=== EXTRACTED ENTRIES ===
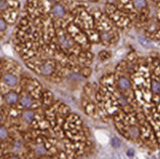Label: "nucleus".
<instances>
[{
  "label": "nucleus",
  "mask_w": 160,
  "mask_h": 159,
  "mask_svg": "<svg viewBox=\"0 0 160 159\" xmlns=\"http://www.w3.org/2000/svg\"><path fill=\"white\" fill-rule=\"evenodd\" d=\"M20 103L22 106H24L26 108H29L33 104V99L29 95H24L23 97L20 99Z\"/></svg>",
  "instance_id": "7ed1b4c3"
},
{
  "label": "nucleus",
  "mask_w": 160,
  "mask_h": 159,
  "mask_svg": "<svg viewBox=\"0 0 160 159\" xmlns=\"http://www.w3.org/2000/svg\"><path fill=\"white\" fill-rule=\"evenodd\" d=\"M128 132H129L130 137L133 140H136V139H138V137H140V129H138L137 126H132V127H130Z\"/></svg>",
  "instance_id": "39448f33"
},
{
  "label": "nucleus",
  "mask_w": 160,
  "mask_h": 159,
  "mask_svg": "<svg viewBox=\"0 0 160 159\" xmlns=\"http://www.w3.org/2000/svg\"><path fill=\"white\" fill-rule=\"evenodd\" d=\"M128 153H129V154H128L129 156H133L134 151H133V150H129V151H128Z\"/></svg>",
  "instance_id": "2eb2a0df"
},
{
  "label": "nucleus",
  "mask_w": 160,
  "mask_h": 159,
  "mask_svg": "<svg viewBox=\"0 0 160 159\" xmlns=\"http://www.w3.org/2000/svg\"><path fill=\"white\" fill-rule=\"evenodd\" d=\"M40 71H41V74L42 75H45V76H48V75H50L52 72H53V68L50 64H44L41 66L40 68Z\"/></svg>",
  "instance_id": "423d86ee"
},
{
  "label": "nucleus",
  "mask_w": 160,
  "mask_h": 159,
  "mask_svg": "<svg viewBox=\"0 0 160 159\" xmlns=\"http://www.w3.org/2000/svg\"><path fill=\"white\" fill-rule=\"evenodd\" d=\"M6 27H7V25H6V23L4 22V21L0 20V31H4L6 29Z\"/></svg>",
  "instance_id": "ddd939ff"
},
{
  "label": "nucleus",
  "mask_w": 160,
  "mask_h": 159,
  "mask_svg": "<svg viewBox=\"0 0 160 159\" xmlns=\"http://www.w3.org/2000/svg\"><path fill=\"white\" fill-rule=\"evenodd\" d=\"M118 87L122 92H128L131 88V82L128 78L126 77H121L118 80Z\"/></svg>",
  "instance_id": "f257e3e1"
},
{
  "label": "nucleus",
  "mask_w": 160,
  "mask_h": 159,
  "mask_svg": "<svg viewBox=\"0 0 160 159\" xmlns=\"http://www.w3.org/2000/svg\"><path fill=\"white\" fill-rule=\"evenodd\" d=\"M23 118L26 122H32V119L34 118V113L32 111H31V110H28V111L24 112L23 113Z\"/></svg>",
  "instance_id": "0eeeda50"
},
{
  "label": "nucleus",
  "mask_w": 160,
  "mask_h": 159,
  "mask_svg": "<svg viewBox=\"0 0 160 159\" xmlns=\"http://www.w3.org/2000/svg\"><path fill=\"white\" fill-rule=\"evenodd\" d=\"M2 121V116H1V114H0V122Z\"/></svg>",
  "instance_id": "dca6fc26"
},
{
  "label": "nucleus",
  "mask_w": 160,
  "mask_h": 159,
  "mask_svg": "<svg viewBox=\"0 0 160 159\" xmlns=\"http://www.w3.org/2000/svg\"><path fill=\"white\" fill-rule=\"evenodd\" d=\"M5 100L7 103H9V104H14V103H16L18 101V94L13 92H8L5 95Z\"/></svg>",
  "instance_id": "20e7f679"
},
{
  "label": "nucleus",
  "mask_w": 160,
  "mask_h": 159,
  "mask_svg": "<svg viewBox=\"0 0 160 159\" xmlns=\"http://www.w3.org/2000/svg\"><path fill=\"white\" fill-rule=\"evenodd\" d=\"M34 150H36V153L38 154V155H44L46 153V150H45L44 147L40 146V144H39V146H37L36 148H34Z\"/></svg>",
  "instance_id": "9d476101"
},
{
  "label": "nucleus",
  "mask_w": 160,
  "mask_h": 159,
  "mask_svg": "<svg viewBox=\"0 0 160 159\" xmlns=\"http://www.w3.org/2000/svg\"><path fill=\"white\" fill-rule=\"evenodd\" d=\"M7 136H8V132H7V130L4 127H0V139L4 140L7 137Z\"/></svg>",
  "instance_id": "9b49d317"
},
{
  "label": "nucleus",
  "mask_w": 160,
  "mask_h": 159,
  "mask_svg": "<svg viewBox=\"0 0 160 159\" xmlns=\"http://www.w3.org/2000/svg\"><path fill=\"white\" fill-rule=\"evenodd\" d=\"M96 137L98 139V141H100V142H105V141H104V137L103 135H101V134H99V133H96Z\"/></svg>",
  "instance_id": "4468645a"
},
{
  "label": "nucleus",
  "mask_w": 160,
  "mask_h": 159,
  "mask_svg": "<svg viewBox=\"0 0 160 159\" xmlns=\"http://www.w3.org/2000/svg\"><path fill=\"white\" fill-rule=\"evenodd\" d=\"M112 146L114 147H120V141L117 139V137H113L112 139Z\"/></svg>",
  "instance_id": "f8f14e48"
},
{
  "label": "nucleus",
  "mask_w": 160,
  "mask_h": 159,
  "mask_svg": "<svg viewBox=\"0 0 160 159\" xmlns=\"http://www.w3.org/2000/svg\"><path fill=\"white\" fill-rule=\"evenodd\" d=\"M151 88H152V92L156 94H160V82L157 81H154L152 82L151 85Z\"/></svg>",
  "instance_id": "6e6552de"
},
{
  "label": "nucleus",
  "mask_w": 160,
  "mask_h": 159,
  "mask_svg": "<svg viewBox=\"0 0 160 159\" xmlns=\"http://www.w3.org/2000/svg\"><path fill=\"white\" fill-rule=\"evenodd\" d=\"M3 81L5 84H7L8 86H15L17 82H18V79L16 76H14V75H11V74H7L5 75L4 77H3Z\"/></svg>",
  "instance_id": "f03ea898"
},
{
  "label": "nucleus",
  "mask_w": 160,
  "mask_h": 159,
  "mask_svg": "<svg viewBox=\"0 0 160 159\" xmlns=\"http://www.w3.org/2000/svg\"><path fill=\"white\" fill-rule=\"evenodd\" d=\"M53 13H54V15H56L57 17H62V16L64 15V10H63V8H62V7L56 6L53 9Z\"/></svg>",
  "instance_id": "1a4fd4ad"
}]
</instances>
===
* TASK BRIEF
Switch every "nucleus" in the lines above to "object" and give the lines again with nothing else changed. Leave the pictures out of your answer.

* RESPONSE BELOW
Label: "object".
<instances>
[{
  "label": "object",
  "mask_w": 160,
  "mask_h": 159,
  "mask_svg": "<svg viewBox=\"0 0 160 159\" xmlns=\"http://www.w3.org/2000/svg\"><path fill=\"white\" fill-rule=\"evenodd\" d=\"M20 103L22 106H24L26 108H29L33 104V99L29 95H24L23 97L20 99Z\"/></svg>",
  "instance_id": "7ed1b4c3"
},
{
  "label": "object",
  "mask_w": 160,
  "mask_h": 159,
  "mask_svg": "<svg viewBox=\"0 0 160 159\" xmlns=\"http://www.w3.org/2000/svg\"><path fill=\"white\" fill-rule=\"evenodd\" d=\"M128 132H129L130 137L133 140H136V139H138V137H140V129H138L137 126H132V127H130Z\"/></svg>",
  "instance_id": "39448f33"
},
{
  "label": "object",
  "mask_w": 160,
  "mask_h": 159,
  "mask_svg": "<svg viewBox=\"0 0 160 159\" xmlns=\"http://www.w3.org/2000/svg\"><path fill=\"white\" fill-rule=\"evenodd\" d=\"M128 153H129V154H128L129 156H133L134 151H133V150H129V151H128Z\"/></svg>",
  "instance_id": "2eb2a0df"
},
{
  "label": "object",
  "mask_w": 160,
  "mask_h": 159,
  "mask_svg": "<svg viewBox=\"0 0 160 159\" xmlns=\"http://www.w3.org/2000/svg\"><path fill=\"white\" fill-rule=\"evenodd\" d=\"M40 71H41V74L42 75H45V76H48V75H50L52 72H53V68L50 64H44L41 66L40 68Z\"/></svg>",
  "instance_id": "423d86ee"
},
{
  "label": "object",
  "mask_w": 160,
  "mask_h": 159,
  "mask_svg": "<svg viewBox=\"0 0 160 159\" xmlns=\"http://www.w3.org/2000/svg\"><path fill=\"white\" fill-rule=\"evenodd\" d=\"M6 27H7V25H6V23L4 22V21L0 20V31H4L6 29Z\"/></svg>",
  "instance_id": "ddd939ff"
},
{
  "label": "object",
  "mask_w": 160,
  "mask_h": 159,
  "mask_svg": "<svg viewBox=\"0 0 160 159\" xmlns=\"http://www.w3.org/2000/svg\"><path fill=\"white\" fill-rule=\"evenodd\" d=\"M118 87L122 92H128L131 88V82L128 78L126 77H121L118 80Z\"/></svg>",
  "instance_id": "f257e3e1"
},
{
  "label": "object",
  "mask_w": 160,
  "mask_h": 159,
  "mask_svg": "<svg viewBox=\"0 0 160 159\" xmlns=\"http://www.w3.org/2000/svg\"><path fill=\"white\" fill-rule=\"evenodd\" d=\"M23 118L26 122H32V119L34 118V113L32 111H31V110H28V111L24 112L23 113Z\"/></svg>",
  "instance_id": "0eeeda50"
},
{
  "label": "object",
  "mask_w": 160,
  "mask_h": 159,
  "mask_svg": "<svg viewBox=\"0 0 160 159\" xmlns=\"http://www.w3.org/2000/svg\"><path fill=\"white\" fill-rule=\"evenodd\" d=\"M2 121V116H1V114H0V122Z\"/></svg>",
  "instance_id": "dca6fc26"
},
{
  "label": "object",
  "mask_w": 160,
  "mask_h": 159,
  "mask_svg": "<svg viewBox=\"0 0 160 159\" xmlns=\"http://www.w3.org/2000/svg\"><path fill=\"white\" fill-rule=\"evenodd\" d=\"M5 100L7 103H9V104H14V103H16L18 101V94L13 92H8L5 95Z\"/></svg>",
  "instance_id": "20e7f679"
},
{
  "label": "object",
  "mask_w": 160,
  "mask_h": 159,
  "mask_svg": "<svg viewBox=\"0 0 160 159\" xmlns=\"http://www.w3.org/2000/svg\"><path fill=\"white\" fill-rule=\"evenodd\" d=\"M34 150H36V153L38 154V155H44L46 153V150H45L44 147L40 146V144H39V146H37L36 148H34Z\"/></svg>",
  "instance_id": "9d476101"
},
{
  "label": "object",
  "mask_w": 160,
  "mask_h": 159,
  "mask_svg": "<svg viewBox=\"0 0 160 159\" xmlns=\"http://www.w3.org/2000/svg\"><path fill=\"white\" fill-rule=\"evenodd\" d=\"M7 136H8V132H7V130L4 127H0V139L4 140L7 137Z\"/></svg>",
  "instance_id": "9b49d317"
},
{
  "label": "object",
  "mask_w": 160,
  "mask_h": 159,
  "mask_svg": "<svg viewBox=\"0 0 160 159\" xmlns=\"http://www.w3.org/2000/svg\"><path fill=\"white\" fill-rule=\"evenodd\" d=\"M96 137L98 139V141H100V142H105V141H104V137L103 135H101V134H99V133H96Z\"/></svg>",
  "instance_id": "4468645a"
},
{
  "label": "object",
  "mask_w": 160,
  "mask_h": 159,
  "mask_svg": "<svg viewBox=\"0 0 160 159\" xmlns=\"http://www.w3.org/2000/svg\"><path fill=\"white\" fill-rule=\"evenodd\" d=\"M112 146L114 147H120V141L117 139V137H113L112 139Z\"/></svg>",
  "instance_id": "f8f14e48"
},
{
  "label": "object",
  "mask_w": 160,
  "mask_h": 159,
  "mask_svg": "<svg viewBox=\"0 0 160 159\" xmlns=\"http://www.w3.org/2000/svg\"><path fill=\"white\" fill-rule=\"evenodd\" d=\"M151 88H152V92L156 94H160V82L157 81H154L152 82L151 85Z\"/></svg>",
  "instance_id": "6e6552de"
},
{
  "label": "object",
  "mask_w": 160,
  "mask_h": 159,
  "mask_svg": "<svg viewBox=\"0 0 160 159\" xmlns=\"http://www.w3.org/2000/svg\"><path fill=\"white\" fill-rule=\"evenodd\" d=\"M3 81L5 84H7L8 86H15L17 82H18V79L16 76H14V75H11V74H7L5 75L4 77H3Z\"/></svg>",
  "instance_id": "f03ea898"
},
{
  "label": "object",
  "mask_w": 160,
  "mask_h": 159,
  "mask_svg": "<svg viewBox=\"0 0 160 159\" xmlns=\"http://www.w3.org/2000/svg\"><path fill=\"white\" fill-rule=\"evenodd\" d=\"M53 13H54V15H56L57 17H62V16L64 15V10H63V8H62V7L56 6L53 9Z\"/></svg>",
  "instance_id": "1a4fd4ad"
}]
</instances>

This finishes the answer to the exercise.